OBJETIVO: Reescreva o texto de origem de "O Desembargador Federal" até "desfavorável aos réus.", trocando "acusados" por "investigados".

TEXTO DE ORIGEM:
::::
O Desembargador Federal relator do caso, Maurício Kato, entendeu que, apesar de haver discussão sobre o momento do efetivo recebimento da denúncia pelo juiz, a referida dúvida não poderia prejudicar os acusados, em respeito ao princípio do in dubio pro reo, segundo o qual, em caso de dúvida quanto à situação do processo, não poderá haver decisão desfavorável aos réus.
Foi levado em consideração o fato de os empresários estarem cumprindo devidamente o acordo, inclusive, com o pagamento antecipado de algumas parcelas. Após o pagamento integral do débito tributário, deve ser reconhecida a extinção da punibilidade dos contribuintes.
TRF-3, Habeas Corpus nº 5004647-30.2020.4.03.0000
MPF PUBLICA NOTA TÉCNICA PARA UNIFORMIZAR ACORDOS DE LENIÊNCIA E DE COLABORAÇÃO PREMIADA
O Ministério Público Federal (“MPF”) publicou a Nota Técnica nº 1 de 2020, em que uniformiza os acordos de leniência e os acordos de colaboração premiada. Segundo a nota técnica, o objetivo central é dar mais segurança jurídica aos acordos firmados entre pessoas jurídicas e físicas com o MPF.
A Lei nº 12.846/2013, conhecida como Lei Anticorrupção, prevê que os acordos de leniência são privativos de pessoas jurídicas envolvidas em atos lesivos à administração pública nacional ou estrangeira, como corrupção e fraudes a processos licitatórios. A lei não prevê a possibilidade de extensão às pessoas físicas.
Por outro lado, a Lei nº 12.850/2013, mais conhecida como Lei das Organizações Criminosas, que foi recentemente alterada pela Lei nº 13.964/2019 (“Lei Anticrime”), prevê o acordo de colaboração premiada somente para pessoas físicas que tenham praticado crimes no âmbito de organização criminosa.
::::
DADOS FORNECIDOS:

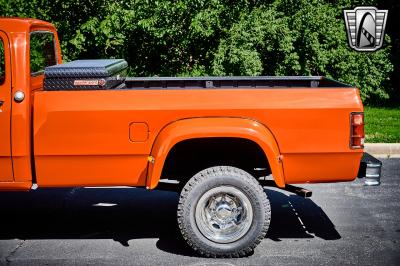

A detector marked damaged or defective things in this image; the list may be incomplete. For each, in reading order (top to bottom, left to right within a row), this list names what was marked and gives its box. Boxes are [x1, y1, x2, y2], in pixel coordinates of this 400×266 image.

crack in asphalt [5, 240, 24, 264]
::::
SOLUÇÃO:
O Desembargador Federal relator do caso, Maurício Kato, entendeu que, apesar de haver discussão sobre o momento do efetivo recebimento da denúncia pelo juiz, a referida dúvida não poderia prejudicar os investigados, em respeito ao princípio do in dubio pro reo, segundo o qual, em caso de dúvida quanto à situação do processo, não poderá haver decisão desfavorável aos réus.